Alternatives to Compliance
With the Biden Administration in the rear view and the second Trump Administration beginning, optimistic pundits believe the minimum staffing standards will be modified or totally rescinded. Nevertheless, providers, owners, administrators, and management companies must determine how to best navigate the period from now until enforcement day on May 11, 2026.
Litigation is always an option for those willing to take on CMS and HHS directly. Some providers and lobbyists have taken the path less traveled and decided to adopt an aggressive approach to the new regulations. Approximately 20 states and organizations have sued CMS over this new rule, claiming that it would lead to many nursing homes going out of business and jeopardize the long-term care of nursing home residents. There is no formal ruling on these legal objections, so it remains to be seen if legal options will bear any fruit.
Although a direct assault on the minimum staffing requirements would probably be the most emotionally satisfying in the short term, some providers are leery of a direct challenge to CMS and HHS. Many have done so in the past and invested considerable time and expense only to be on the losing end of such an endeavor. Additionally, HHS does not soon forget conduct that could be construed as an affront to its authority. Accordingly, many long-term care providers are hopeful that on the heels of the U.S. Supreme Court overturning Chevron U.S.A., Inc. v. Natural Resources Defense Council, Inc.3 jurisprudence, HHS and CMS may decide to compromise so legal action will not be necessary instead of allowing the judiciary and executive branches to intervene and continue to limit administrative agency power.

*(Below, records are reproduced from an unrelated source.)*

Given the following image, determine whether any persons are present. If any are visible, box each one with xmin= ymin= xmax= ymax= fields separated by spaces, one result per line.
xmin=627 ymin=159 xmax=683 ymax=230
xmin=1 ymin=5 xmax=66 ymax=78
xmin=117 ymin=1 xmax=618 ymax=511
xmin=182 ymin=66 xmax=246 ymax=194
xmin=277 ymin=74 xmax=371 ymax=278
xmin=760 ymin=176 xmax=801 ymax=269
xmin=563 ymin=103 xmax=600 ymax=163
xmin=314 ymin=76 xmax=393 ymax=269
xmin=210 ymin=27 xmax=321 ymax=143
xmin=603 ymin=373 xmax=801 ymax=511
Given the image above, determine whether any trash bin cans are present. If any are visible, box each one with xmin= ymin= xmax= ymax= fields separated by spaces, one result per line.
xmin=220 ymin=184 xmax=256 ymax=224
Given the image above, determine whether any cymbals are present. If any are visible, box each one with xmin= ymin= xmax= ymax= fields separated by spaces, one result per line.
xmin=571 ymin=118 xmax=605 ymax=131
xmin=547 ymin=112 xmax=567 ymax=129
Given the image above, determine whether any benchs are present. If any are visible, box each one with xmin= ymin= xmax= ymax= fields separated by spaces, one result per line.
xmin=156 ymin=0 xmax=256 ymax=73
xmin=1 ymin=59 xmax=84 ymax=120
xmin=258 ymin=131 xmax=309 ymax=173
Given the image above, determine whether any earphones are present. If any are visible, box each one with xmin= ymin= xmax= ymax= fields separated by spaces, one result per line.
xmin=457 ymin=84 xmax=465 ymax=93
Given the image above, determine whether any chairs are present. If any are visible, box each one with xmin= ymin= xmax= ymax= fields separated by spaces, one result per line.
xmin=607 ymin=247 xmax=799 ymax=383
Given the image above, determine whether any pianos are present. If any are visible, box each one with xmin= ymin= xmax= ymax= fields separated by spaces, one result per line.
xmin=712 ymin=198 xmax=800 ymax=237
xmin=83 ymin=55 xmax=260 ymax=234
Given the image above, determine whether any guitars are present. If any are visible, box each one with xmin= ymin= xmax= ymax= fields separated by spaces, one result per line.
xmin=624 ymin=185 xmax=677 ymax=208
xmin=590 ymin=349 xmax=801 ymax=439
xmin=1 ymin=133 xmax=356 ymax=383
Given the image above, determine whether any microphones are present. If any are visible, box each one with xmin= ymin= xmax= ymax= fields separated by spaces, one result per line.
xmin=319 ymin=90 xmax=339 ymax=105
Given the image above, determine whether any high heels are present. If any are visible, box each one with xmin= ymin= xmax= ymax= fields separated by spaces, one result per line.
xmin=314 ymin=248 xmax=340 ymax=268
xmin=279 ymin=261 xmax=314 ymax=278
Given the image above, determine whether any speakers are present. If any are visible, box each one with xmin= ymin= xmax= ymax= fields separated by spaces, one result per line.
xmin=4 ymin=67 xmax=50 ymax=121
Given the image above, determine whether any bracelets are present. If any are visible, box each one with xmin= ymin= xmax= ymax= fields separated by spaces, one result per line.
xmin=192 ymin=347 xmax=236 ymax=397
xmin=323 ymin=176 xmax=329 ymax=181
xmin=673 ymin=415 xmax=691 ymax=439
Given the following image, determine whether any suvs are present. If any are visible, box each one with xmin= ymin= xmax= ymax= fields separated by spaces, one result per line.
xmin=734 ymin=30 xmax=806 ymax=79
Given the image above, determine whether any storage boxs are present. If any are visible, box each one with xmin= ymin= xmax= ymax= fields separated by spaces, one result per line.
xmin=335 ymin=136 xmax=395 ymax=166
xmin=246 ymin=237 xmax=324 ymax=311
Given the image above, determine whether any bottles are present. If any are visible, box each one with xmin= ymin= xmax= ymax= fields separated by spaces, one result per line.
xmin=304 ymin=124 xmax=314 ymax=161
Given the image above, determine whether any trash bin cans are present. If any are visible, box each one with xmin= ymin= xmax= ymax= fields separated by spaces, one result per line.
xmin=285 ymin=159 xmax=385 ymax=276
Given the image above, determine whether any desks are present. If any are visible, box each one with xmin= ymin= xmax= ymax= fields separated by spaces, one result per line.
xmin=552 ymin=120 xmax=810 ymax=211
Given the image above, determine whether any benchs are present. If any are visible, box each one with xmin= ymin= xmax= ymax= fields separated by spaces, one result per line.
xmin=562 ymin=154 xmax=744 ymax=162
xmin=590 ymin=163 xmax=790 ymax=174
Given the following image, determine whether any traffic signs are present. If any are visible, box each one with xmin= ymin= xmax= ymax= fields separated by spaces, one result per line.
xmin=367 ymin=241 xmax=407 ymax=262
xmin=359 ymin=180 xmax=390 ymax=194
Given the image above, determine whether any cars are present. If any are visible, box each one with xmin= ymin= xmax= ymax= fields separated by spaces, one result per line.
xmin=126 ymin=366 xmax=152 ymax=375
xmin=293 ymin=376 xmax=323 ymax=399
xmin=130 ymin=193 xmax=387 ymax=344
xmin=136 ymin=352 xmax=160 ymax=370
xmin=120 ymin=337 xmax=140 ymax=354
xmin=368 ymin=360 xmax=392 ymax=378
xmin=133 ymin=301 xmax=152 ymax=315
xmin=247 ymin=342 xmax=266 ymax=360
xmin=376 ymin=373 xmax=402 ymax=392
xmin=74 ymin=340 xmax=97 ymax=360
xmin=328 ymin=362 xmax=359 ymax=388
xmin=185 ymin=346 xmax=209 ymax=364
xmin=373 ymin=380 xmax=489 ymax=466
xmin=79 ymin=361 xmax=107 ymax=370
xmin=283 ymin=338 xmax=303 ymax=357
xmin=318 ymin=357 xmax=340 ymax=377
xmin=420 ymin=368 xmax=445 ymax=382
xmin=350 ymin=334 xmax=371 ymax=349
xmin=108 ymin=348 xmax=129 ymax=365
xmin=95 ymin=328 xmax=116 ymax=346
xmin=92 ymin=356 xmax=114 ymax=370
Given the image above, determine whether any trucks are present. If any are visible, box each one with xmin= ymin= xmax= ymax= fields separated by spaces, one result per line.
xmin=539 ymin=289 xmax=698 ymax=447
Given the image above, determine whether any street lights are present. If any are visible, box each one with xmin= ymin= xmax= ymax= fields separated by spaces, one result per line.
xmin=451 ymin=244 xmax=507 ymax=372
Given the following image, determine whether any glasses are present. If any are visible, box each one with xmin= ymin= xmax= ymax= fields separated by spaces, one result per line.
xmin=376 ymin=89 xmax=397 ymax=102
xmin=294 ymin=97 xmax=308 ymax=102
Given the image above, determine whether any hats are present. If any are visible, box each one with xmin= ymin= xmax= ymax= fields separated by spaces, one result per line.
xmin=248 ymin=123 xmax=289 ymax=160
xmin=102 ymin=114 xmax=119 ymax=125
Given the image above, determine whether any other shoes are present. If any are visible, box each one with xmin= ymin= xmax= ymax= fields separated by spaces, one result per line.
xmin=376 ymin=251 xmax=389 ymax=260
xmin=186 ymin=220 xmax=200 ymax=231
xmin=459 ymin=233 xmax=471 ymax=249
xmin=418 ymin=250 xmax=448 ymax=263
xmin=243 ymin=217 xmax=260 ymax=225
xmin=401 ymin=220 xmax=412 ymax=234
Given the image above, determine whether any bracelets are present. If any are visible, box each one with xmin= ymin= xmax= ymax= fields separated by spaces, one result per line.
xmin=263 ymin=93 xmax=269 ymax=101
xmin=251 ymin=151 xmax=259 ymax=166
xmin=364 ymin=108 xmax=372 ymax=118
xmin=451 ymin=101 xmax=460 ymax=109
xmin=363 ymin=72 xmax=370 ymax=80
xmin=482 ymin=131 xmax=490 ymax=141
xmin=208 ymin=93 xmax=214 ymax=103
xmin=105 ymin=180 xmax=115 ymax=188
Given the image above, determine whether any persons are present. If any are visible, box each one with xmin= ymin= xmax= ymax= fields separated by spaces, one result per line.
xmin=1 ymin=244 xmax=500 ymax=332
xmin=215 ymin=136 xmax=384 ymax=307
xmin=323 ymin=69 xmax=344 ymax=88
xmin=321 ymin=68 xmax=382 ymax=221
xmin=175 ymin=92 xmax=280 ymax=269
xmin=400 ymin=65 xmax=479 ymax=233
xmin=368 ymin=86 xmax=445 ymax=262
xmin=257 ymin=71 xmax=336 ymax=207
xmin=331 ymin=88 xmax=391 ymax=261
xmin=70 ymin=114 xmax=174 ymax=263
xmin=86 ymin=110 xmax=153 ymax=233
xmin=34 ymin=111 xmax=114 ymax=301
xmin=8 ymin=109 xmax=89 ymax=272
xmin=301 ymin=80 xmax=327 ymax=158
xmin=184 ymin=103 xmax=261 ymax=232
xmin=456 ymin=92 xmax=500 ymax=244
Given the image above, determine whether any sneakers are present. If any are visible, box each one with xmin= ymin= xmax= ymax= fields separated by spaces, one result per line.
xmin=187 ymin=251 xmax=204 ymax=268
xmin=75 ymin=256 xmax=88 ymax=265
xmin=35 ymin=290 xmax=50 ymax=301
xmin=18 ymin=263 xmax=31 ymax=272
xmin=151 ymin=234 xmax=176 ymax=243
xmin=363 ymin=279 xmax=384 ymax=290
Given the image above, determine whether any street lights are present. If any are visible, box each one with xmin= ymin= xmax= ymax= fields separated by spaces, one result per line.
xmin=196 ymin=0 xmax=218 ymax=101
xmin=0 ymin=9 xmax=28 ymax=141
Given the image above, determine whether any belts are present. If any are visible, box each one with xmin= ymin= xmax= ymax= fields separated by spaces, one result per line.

Another alternative for those desperate to circumvent the new regulations is the exemption option. CMS will grant an exemption if a facility can satisfy the factors enumerated in § 483.35(H). The exemption from the minimum standards of 0.55 HPRD for RNs, 2.45 HPRD for NAs, and 3.48 HPRD for total nurse staffing, and the eight-hour per day 24/7 RN onsite requirement are available under limited circumstances pursuant to 42 CFR § 483.35(H).
For a provider to qualify, a facility must meet the following criteria after demonstrating lack of sufficient licensed nursing staff in its geographic area:
- The workforce is unavailable as measured by having a nursing workforce per labor category that is a minimum of 20 percent below the national average for the applicable nurse staffing type
- The facility must demonstrate good faith efforts to hire and retain staff
- The facility must provide documentation of its monetary commitment to staffing
- The facility posts a notice of its exemption status in a prominent and publicly viewable location in each resident facility
- The facility provides individual notice of its exemption status and the degree to residents and to the local ombudsman.4
Conclusion
While it remains to be seen how these events will affect long-term care for years to come, there is well-founded fear that some providers will not be able to afford the staff required to comply. Granted, it seems only logical that increased registered nursing presence will allow for increased higher-level nursing participation; it is not reasonable to believe that it will in any way alter the most serious types of problems facing homes today. For example, sexual abuse, or abuse of any kind, often results from acceptance of a resident who never should have been admitted to a long-term care facility as currently constructed.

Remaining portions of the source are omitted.